My heart broke when I saw Michael’s wife, Susan. She was really broken up and since Nat and I both adore her, it was difficult to see her hurting. She’s beautiful (stunning, actually), funny and has two fabulous boys, Jason and Bradley. These are the two boys who presented us with a crystal clock with their names inscribed on the back, while on one of our past trips and while still in grade school. I cherish that clock today as it sits proudly on our living room shelf beside a picture of their Gran and Uncle Nat. Shock had now set in as soon as I saw Jason, so grown up, very tasteful beard along his jaw and still as sweet and loving as when I first met him. Always smiling, always helpful. For some reason I feel very connected to him, with his dry sense of humour (like his Dad’s) and his love of cars and trailers. His younger brother, Bradley, is still a very shy young man and stayed home but we were hoping we would see him later on.

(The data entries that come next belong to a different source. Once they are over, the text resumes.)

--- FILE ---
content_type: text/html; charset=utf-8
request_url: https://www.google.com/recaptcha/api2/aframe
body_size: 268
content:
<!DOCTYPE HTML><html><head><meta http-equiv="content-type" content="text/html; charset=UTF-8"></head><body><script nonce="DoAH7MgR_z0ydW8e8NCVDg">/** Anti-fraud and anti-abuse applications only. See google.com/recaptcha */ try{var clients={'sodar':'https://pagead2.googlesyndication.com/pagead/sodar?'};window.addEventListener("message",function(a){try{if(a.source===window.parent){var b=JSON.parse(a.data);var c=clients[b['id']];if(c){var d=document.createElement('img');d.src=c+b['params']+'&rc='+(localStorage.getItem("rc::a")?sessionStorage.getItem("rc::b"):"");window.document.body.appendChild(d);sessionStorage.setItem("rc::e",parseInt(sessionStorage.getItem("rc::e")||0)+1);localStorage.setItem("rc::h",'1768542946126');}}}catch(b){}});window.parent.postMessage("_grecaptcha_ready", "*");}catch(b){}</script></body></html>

Natalie drove us home and we were able to get settled in for a short evening. We were both in bed by 9:00 pm, which is highly unusual for dear hubby who only sleeps about 5 hours and usually waits until midnight to retire. Apparently Natalie, along with Sharon and Lisia, stocked Jenny’s house for us with some essentials – milk, bread, etc. and made up Jenny’s bed with fresh linens and towels. We were overwhelmed by their kindness and forethought. Now we would at least have something to munch on whenever we awoke from our long, long awaited sleep.